The safety and scientific validity of this study is the responsibility of the study sponsor and investigators. Listing a study does not mean it has been evaluated by the U.S. Federal Government. Read our disclaimer for details. Identifier: NCT03599154
Recruitment Status : Completed
First Posted : July 26, 2018
Last Update Posted : May 24, 2021
Information provided by (Responsible Party):
Centre Georges Francois Leclerc

Brief Summary:

Pancreatic cancer has a 5-year overall survival rate around 5%. It is the 6th most common cancer in France (11 600 new annual cases in 2012) and the 4th leading cause of cancer deaths in France and Europe.

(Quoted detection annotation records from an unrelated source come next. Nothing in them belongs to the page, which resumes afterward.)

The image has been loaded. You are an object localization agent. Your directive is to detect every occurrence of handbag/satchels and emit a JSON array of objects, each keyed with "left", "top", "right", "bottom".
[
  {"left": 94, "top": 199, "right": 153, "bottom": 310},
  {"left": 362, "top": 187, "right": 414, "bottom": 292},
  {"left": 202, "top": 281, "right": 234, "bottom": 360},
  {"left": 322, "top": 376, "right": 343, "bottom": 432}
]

Many translational research has tried to identify biomarkers in pancreatic cancer. Only the expression of hENT1 evaluated on the tumor tissue with the mouse antibody seems really relevant by providing a predictive value of the effectiveness of gemcitabine adjuvant. In a metastatic situation, there is no predictive marker of the effectiveness of chemotherapy treatments.

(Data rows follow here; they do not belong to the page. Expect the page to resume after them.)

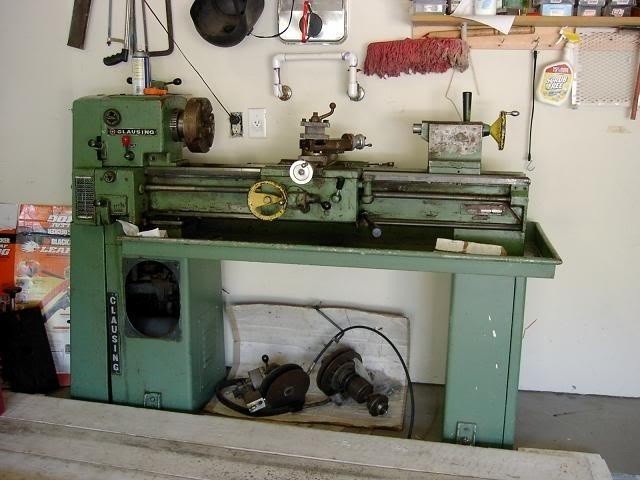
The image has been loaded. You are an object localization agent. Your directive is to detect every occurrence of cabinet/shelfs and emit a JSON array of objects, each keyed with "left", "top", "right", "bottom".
[{"left": 410, "top": 10, "right": 640, "bottom": 49}]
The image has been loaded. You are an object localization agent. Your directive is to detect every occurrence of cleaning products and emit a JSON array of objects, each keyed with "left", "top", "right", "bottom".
[{"left": 535, "top": 27, "right": 583, "bottom": 109}]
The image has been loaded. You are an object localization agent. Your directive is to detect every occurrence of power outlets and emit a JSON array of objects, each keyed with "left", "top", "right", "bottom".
[
  {"left": 247, "top": 108, "right": 267, "bottom": 139},
  {"left": 229, "top": 112, "right": 244, "bottom": 138}
]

GemciTest(TM), studied in this study, is developed by the company Acobiom. Test based on the qRT-PCR technology that allows the establishment of a molecular signature of 10 genes that showed its interest as a biomarker in 60 patients with metastatic pancreatic adenocarcinoma treated with gemcitabine. Retrospective analysis differentiated 2 patient populations:

  • 22 patients with a "favorable" expression gene with a median survival of 14.9 months
  • 35 patients with an "adverse" expression gene with a median survival of 5.1 months

Primary objective: To evaluate in patients with pancreatic cancer, treated with Gemcitabine alone or combined (nab-paclitaxel) or with Folfirinox, the prognostic value of the GemciTest(TM) test on overall survival and response to treatment.

To realize this study, only one 2.5 mL blood sample is taken before starting chemotherapy. The standard practice data is then saved.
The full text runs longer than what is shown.